# If a 13 kg object moving at 7 m/s slows down to a halt after moving 10 m, what is the friction coefficient of the surface that the object was moving over?

Jan 9, 2016

${\mu}_{k} = 0.25$

#### Explanation:

I will show you 2 different methods to do this question :

1. Method 1 - Using Newton's Laws and Equations of Motion :

The acceleration of the object is uniform and in 1 direction and can be found from a relevant equation of motion for constant acceleration in 1 dimension as follows :

${v}^{2} = {u}^{2} + 2 a x$

$\therefore a = \frac{{v}^{2} - {u}^{2}}{2 x} = \frac{{0}^{2} - {7}^{2}}{2 \times 10} = - 2.45 m / {s}^{2}$.

This is acceleration is caused by the frictional force which is the resultant force acting on the object and so by Newton 2 and definition of frictional forces we get :

$\sum \vec{F} = m \vec{a}$

$\therefore - {f}_{k} = m a$, where ${f}_{k} = {\mu}_{k} N$.

But $N = m g \implies {\mu}_{k} m g = m a$.

$\therefore {\mu}_{k} = \frac{a}{g} = \frac{2.45}{9.8} = 0.25$.

2. Method 2 - Using energy considerations :

The Work-Energy Theorem states that the work done by the resultant force equals the change in kinetic energy brought about.

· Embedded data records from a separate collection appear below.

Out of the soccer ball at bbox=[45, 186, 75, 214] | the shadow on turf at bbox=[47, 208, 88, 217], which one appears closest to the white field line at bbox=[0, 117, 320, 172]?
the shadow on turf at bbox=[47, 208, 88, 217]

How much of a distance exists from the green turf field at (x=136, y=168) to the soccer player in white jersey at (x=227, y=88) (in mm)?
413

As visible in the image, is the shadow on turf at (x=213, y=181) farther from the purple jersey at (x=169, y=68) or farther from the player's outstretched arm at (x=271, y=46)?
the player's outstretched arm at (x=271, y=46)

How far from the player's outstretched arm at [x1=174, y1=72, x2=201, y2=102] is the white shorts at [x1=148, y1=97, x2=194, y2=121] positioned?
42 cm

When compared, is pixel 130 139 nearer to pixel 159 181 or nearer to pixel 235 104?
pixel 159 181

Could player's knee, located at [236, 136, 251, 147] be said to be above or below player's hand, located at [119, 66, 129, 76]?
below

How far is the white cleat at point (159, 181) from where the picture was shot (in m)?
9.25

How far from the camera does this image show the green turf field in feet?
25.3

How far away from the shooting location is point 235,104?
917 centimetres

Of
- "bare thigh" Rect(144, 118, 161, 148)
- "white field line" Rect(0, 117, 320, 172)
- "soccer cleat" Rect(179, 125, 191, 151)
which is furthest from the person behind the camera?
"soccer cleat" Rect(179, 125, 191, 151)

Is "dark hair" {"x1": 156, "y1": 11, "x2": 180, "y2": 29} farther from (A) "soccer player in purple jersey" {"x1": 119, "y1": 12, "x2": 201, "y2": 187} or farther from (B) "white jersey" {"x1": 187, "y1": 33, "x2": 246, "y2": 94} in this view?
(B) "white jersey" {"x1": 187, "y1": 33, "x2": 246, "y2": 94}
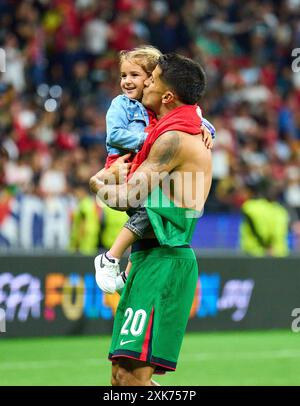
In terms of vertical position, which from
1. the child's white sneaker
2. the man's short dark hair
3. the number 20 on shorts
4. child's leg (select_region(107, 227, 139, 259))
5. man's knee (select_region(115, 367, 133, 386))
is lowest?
man's knee (select_region(115, 367, 133, 386))

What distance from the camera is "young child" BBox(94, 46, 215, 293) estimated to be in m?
6.68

$\therefore {W}_{{f}_{k}} = \Delta {E}_{k}$

$\therefore {f}_{k} \cdot x = \frac{1}{2} m \left({v}^{2} - {u}^{2}\right)$

$\therefore {\mu}_{k} m g \cdot x = \frac{1}{2} m \left({v}^{2} - {u}^{2}\right)$

$\therefore {\mu}_{k} = \frac{{v}^{2} - {u}^{2}}{2 g x} = \frac{{0}^{2} - {7}^{2}}{2 \times 9.8 \times 10} = 0.25$.